1 Le garrot vil, ou lacet étrangleur : système de strangulation traditionnellement employé en Espagne pour les exécutions à mort, à l’aide d’un collier serré par une vis qui étranglait et broyait les vertèbres cervicales du condamné.
2 Pays basque et liberté (Euskadi ta Askatasuna) : principale organisation indépendantiste basque.

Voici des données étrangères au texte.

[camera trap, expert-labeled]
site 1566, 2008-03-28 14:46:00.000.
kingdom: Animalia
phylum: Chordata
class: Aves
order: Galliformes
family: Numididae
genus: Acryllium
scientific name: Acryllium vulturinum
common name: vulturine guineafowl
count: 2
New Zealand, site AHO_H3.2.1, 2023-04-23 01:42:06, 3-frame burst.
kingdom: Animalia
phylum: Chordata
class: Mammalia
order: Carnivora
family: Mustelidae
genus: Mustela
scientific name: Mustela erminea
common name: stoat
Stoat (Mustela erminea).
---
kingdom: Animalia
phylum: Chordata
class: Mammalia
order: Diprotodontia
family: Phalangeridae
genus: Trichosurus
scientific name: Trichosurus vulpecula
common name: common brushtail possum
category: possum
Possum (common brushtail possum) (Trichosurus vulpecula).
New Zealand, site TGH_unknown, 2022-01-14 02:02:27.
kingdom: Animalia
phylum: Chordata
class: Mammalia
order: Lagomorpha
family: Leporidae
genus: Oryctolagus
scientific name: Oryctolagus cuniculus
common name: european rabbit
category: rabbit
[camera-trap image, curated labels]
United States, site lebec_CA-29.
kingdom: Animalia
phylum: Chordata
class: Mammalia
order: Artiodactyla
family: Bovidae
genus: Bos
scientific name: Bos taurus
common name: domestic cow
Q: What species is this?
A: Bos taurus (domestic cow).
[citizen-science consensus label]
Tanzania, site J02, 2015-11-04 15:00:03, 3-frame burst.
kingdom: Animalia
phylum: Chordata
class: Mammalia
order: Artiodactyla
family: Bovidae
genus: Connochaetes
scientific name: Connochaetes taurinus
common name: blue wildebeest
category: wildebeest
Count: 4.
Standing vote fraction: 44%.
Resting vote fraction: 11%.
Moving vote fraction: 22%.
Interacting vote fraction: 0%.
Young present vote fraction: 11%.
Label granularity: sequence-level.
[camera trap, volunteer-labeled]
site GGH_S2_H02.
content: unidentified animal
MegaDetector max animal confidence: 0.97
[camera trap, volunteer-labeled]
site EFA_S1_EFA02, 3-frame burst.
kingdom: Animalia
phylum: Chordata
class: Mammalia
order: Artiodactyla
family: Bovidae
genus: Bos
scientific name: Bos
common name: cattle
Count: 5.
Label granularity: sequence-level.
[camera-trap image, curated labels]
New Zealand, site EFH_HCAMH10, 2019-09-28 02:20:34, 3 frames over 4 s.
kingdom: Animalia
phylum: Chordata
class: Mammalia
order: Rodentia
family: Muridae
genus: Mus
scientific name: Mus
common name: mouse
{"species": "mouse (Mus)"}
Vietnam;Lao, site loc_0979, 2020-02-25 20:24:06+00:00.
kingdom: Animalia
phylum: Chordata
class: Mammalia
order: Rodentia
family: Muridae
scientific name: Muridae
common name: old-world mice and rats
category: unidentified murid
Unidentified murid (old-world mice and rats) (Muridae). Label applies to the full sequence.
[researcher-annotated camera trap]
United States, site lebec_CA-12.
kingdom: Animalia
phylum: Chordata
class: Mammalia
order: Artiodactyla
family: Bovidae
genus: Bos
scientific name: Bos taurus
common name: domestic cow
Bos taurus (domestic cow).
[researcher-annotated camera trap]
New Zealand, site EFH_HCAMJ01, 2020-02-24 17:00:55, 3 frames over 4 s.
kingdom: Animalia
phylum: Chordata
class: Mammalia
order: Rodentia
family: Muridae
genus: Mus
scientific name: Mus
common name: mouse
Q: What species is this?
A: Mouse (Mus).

3 Organisation marxiste-léniniste espagnole.
Sommaire du dossier
État Espagnol : 50 ans après le mort du dictateur Franco ou la « transition démocratique » vers le maintien du pouvoir des capitalistes
- « Il faut tout changer pour que rien ne change ! »
- Le rôle de la monarchie
- Les années 1960 et la reprise du mouvement ouvrier
- La grève de Vitoria-Gasteiz
- La gauche institutionnelle, béquille du capitalisme
- Le « pacte d’oubli », un déni de justice pour les victimes du franquisme
(Dossier réalisé à partir de la présentation de Rubén Osuna (Izar Madrid) lors des rencontres révolutionnaires du NPA-R 2025)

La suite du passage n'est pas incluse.